Begin RECORDS FOR THIS EXERCISE

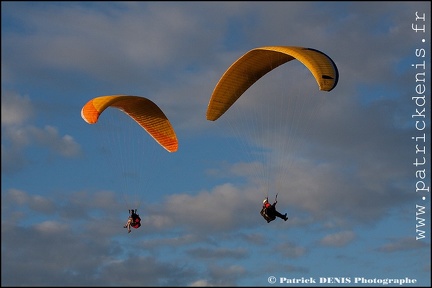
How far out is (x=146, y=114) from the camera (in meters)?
58.4

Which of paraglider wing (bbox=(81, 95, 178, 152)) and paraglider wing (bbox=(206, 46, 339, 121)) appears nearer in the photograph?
paraglider wing (bbox=(206, 46, 339, 121))

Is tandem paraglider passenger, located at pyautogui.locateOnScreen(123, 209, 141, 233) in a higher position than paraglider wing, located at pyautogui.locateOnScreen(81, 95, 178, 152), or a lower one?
lower

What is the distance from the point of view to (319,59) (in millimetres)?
50375

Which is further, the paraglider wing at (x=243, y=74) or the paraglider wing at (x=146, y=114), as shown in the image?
the paraglider wing at (x=146, y=114)

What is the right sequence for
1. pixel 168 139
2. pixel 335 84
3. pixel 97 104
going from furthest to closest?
pixel 168 139 < pixel 97 104 < pixel 335 84

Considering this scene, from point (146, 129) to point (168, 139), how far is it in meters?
1.35

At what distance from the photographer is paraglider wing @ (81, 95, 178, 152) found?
55438 mm

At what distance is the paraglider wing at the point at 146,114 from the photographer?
55438 mm

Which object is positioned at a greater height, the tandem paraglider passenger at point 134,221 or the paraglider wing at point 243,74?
the paraglider wing at point 243,74

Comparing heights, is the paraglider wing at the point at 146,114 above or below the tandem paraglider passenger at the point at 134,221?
above

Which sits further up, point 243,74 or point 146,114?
point 243,74

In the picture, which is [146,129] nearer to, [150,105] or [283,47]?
[150,105]

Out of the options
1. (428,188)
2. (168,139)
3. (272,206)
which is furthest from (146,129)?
(428,188)

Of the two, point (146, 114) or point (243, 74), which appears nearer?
point (243, 74)
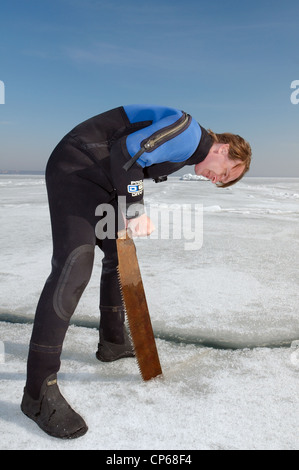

End RECORDS FOR THIS EXERCISE

§ OBJECTIVE
Copy the listing above word for word, from the line containing "Which sits further" through the end of the listing, both ends included. Leave the pictures out.

§ FULL SOLUTION
Which sits further up, point 243,74 or point 146,114?
point 243,74

In the picture, which is [146,129] nearer to, [150,105] or [283,47]?
[150,105]

Out of the options
1. (428,188)
2. (168,139)
3. (272,206)
which is furthest from (146,129)?
(428,188)

Of the two, point (146, 114) or point (243, 74), which appears nearer?
point (243, 74)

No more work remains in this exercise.